> **Письменное задание 1**: Перепечатайте без изменений строки всех записей ниже.

═════ Исходный текст ═════

Книги, да ещё такие (ведь совсем недавно за чтение многих из них давали срок), требовали оформления всяческих таможенных формальностей, в которые я и углубилась. А потому сама не слышала, какие вопросы задали отцу Александру в конце лекции. Одна из его слушательниц, с которой я встретилась на похоронах отца Александра, сообщила, что ему прислали три записки весьма странного содержания. В них были такие вопросы: «Боится ли он смерти?», «Можно ли убить муравья?», «Можно ли убить священника?» Мне отец Александр об этих записках ничего не говорил. Проверить, были ли такие вопросы, трудно. Записки отец Александр всегда забирал с собой. А про угрозы, которые при жизни получал многократно, никогда не говорил. Те, кто видел его накануне убийства, т. е. 8 сентября, отмечали какую-то особую, не свойственную ему суровость. Со мной он был обычный – весёлый, готовый в любую секунду обсуждать планы, проблемы. Правда, кое-что сейчас, когда его уже нет, кажется иным.

═════ Материал задания ═════

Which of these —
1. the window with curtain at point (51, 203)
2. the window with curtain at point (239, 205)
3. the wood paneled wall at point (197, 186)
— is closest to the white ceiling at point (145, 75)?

═════

> **Письменное задание 2**:
Определите, соответствуют ли исходному тексту утверждения (а), (б) и (в). На каждое ответьте «да» или «нет» и приведите решающие слова текста в виде точной цитаты.
(а) Автор текста слышала, какие вопросы задали отцу Александру в конце лекции.
(б) Записки отец Александр всегда забирал с собой.
(в) О полученных угрозах отец Александр часто рассказывал.

> **Правильный ответ 1**:
Which of these —
1. the window with curtain at point (51, 203)
2. the window with curtain at point (239, 205)
3. the wood paneled wall at point (197, 186)
— is closest to the white ceiling at point (145, 75)?

> **Правильный ответ 2**:
(а) Нет: «А потому сама не слышала, какие вопросы задали отцу Александру в конце лекции».
(б) Да: «Записки отец Александр всегда забирал с собой».
(в) Нет: «А про угрозы, которые при жизни получал многократно, никогда не говорил».